__WHAT TO WORK ON__
Transcribe the engine repair text below word for word, keeping every sentence, paragraph break, and punctuation mark unchanged.

__SOURCE EXCERPT__

|---|

So, now I’m going to be effectively stripping the engine down to just a short block. It’s certainly giving me good value in the ‘hours in the garage:initial purchase price’ ratio.

If I keep going at this rate, I’ll have the engine out and on the bench by the end of next week.

Having said all of that, it’s probably obvious that I’m not really that bothered. In a perverse way I realise that I’m having to catch up on many, many years of poor or minimal maintenance, and once I’ve done all of this (plus the stuff I’ve already spent many hours on) then I’ll have a car that I’ll be much more confident of mechanically. All the electrickery will be another matter. (but I did unbolt the fusebox today to have a peek underneath, and that at least looks split new.)

And that's about it for now. I might take a day off tomorrow, or pull the radiator out. (FXck! I've only literally just realised that it's not 'just' the radiator that will have to come out on this car, but the oil coolers and AC condenser.... aaargh.)

Please feel free to comment on any of the stuff above – spark plug questions etc.

In addition as I’ll be removing the front cover, what do I do at the same time? Oil pump rotors? Or, given the state of the water pump, and the engine’s 75k miles, are they likely to be pretty good, and I should leave them untouched? Anything else? Radiator looks more or less split new from the inside, and I already have a new serpentine belt and a couple of new jockey pulleys.

Well, I don't know about you guys, but I'm heaving a sigh of relief! We have movement!

With the knowledge that I wouldn't necessarily kill anything by tackling the bolts out of sequence, I went for the ones that my current sockets allow access to - the three middle ones inside the rocker cover; and the middle of the lower line. I just let the impact gun rattle away - loosen, tighten, loosen, tighten etc. They still weren't moving with the gun, but it was doing something, and generating a bit of heat. Then I switched the impact socket onto the long bar and tube handle and I got 4 of them to shift. I've nipped them back up again for now, but they'll come off Ok.

|---|

__INFORMATION PROVIDED__
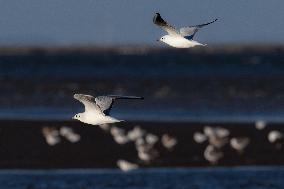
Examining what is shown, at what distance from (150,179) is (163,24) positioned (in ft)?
21.9

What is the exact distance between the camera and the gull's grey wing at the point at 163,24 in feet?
70.9

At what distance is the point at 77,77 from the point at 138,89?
10374 millimetres

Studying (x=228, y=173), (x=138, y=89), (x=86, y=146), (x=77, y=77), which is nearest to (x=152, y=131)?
(x=86, y=146)

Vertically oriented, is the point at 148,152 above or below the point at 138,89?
below

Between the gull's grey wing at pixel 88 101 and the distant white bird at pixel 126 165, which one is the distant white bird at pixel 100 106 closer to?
the gull's grey wing at pixel 88 101

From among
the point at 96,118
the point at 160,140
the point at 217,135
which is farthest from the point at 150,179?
the point at 96,118

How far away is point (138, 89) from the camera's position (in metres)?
50.6

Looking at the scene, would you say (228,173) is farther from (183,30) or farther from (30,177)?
(183,30)

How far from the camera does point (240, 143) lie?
3064 cm

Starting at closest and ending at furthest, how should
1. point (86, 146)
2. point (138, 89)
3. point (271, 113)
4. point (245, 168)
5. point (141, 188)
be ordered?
1. point (141, 188)
2. point (245, 168)
3. point (86, 146)
4. point (271, 113)
5. point (138, 89)

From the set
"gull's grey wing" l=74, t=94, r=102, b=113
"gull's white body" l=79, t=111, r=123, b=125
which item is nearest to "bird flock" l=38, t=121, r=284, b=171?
"gull's white body" l=79, t=111, r=123, b=125

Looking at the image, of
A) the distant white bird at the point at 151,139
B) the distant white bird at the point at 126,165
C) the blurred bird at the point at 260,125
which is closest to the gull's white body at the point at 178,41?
the distant white bird at the point at 126,165

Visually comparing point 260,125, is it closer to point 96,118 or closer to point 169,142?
point 169,142

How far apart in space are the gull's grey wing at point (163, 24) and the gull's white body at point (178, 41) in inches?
4.4
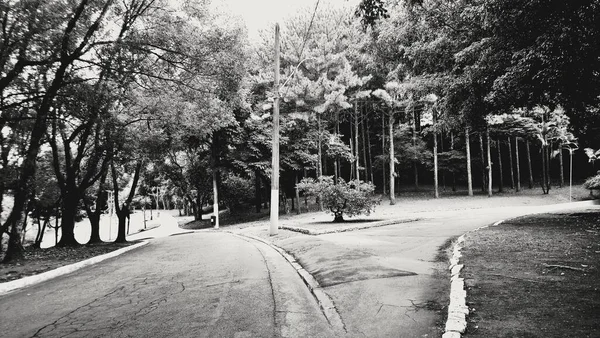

|---|

__TASK ANSWER__
So, now I’m going to be effectively stripping the engine down to just a short block. It’s certainly giving me good value in the ‘hours in the garage:initial purchase price’ ratio.

If I keep going at this rate, I’ll have the engine out and on the bench by the end of next week.

Having said all of that, it’s probably obvious that I’m not really that bothered. In a perverse way I realise that I’m having to catch up on many, many years of poor or minimal maintenance, and once I’ve done all of this (plus the stuff I’ve already spent many hours on) then I’ll have a car that I’ll be much more confident of mechanically. All the electrickery will be another matter. (but I did unbolt the fusebox today to have a peek underneath, and that at least looks split new.)

And that's about it for now. I might take a day off tomorrow, or pull the radiator out. (FXck! I've only literally just realised that it's not 'just' the radiator that will have to come out on this car, but the oil coolers and AC condenser.... aaargh.)

Please feel free to comment on any of the stuff above – spark plug questions etc.

In addition as I’ll be removing the front cover, what do I do at the same time? Oil pump rotors? Or, given the state of the water pump, and the engine’s 75k miles, are they likely to be pretty good, and I should leave them untouched? Anything else? Radiator looks more or less split new from the inside, and I already have a new serpentine belt and a couple of new jockey pulleys.

Well, I don't know about you guys, but I'm heaving a sigh of relief! We have movement!

With the knowledge that I wouldn't necessarily kill anything by tackling the bolts out of sequence, I went for the ones that my current sockets allow access to - the three middle ones inside the rocker cover; and the middle of the lower line. I just let the impact gun rattle away - loosen, tighten, loosen, tighten etc. They still weren't moving with the gun, but it was doing something, and generating a bit of heat. Then I switched the impact socket onto the long bar and tube handle and I got 4 of them to shift. I've nipped them back up again for now, but they'll come off Ok.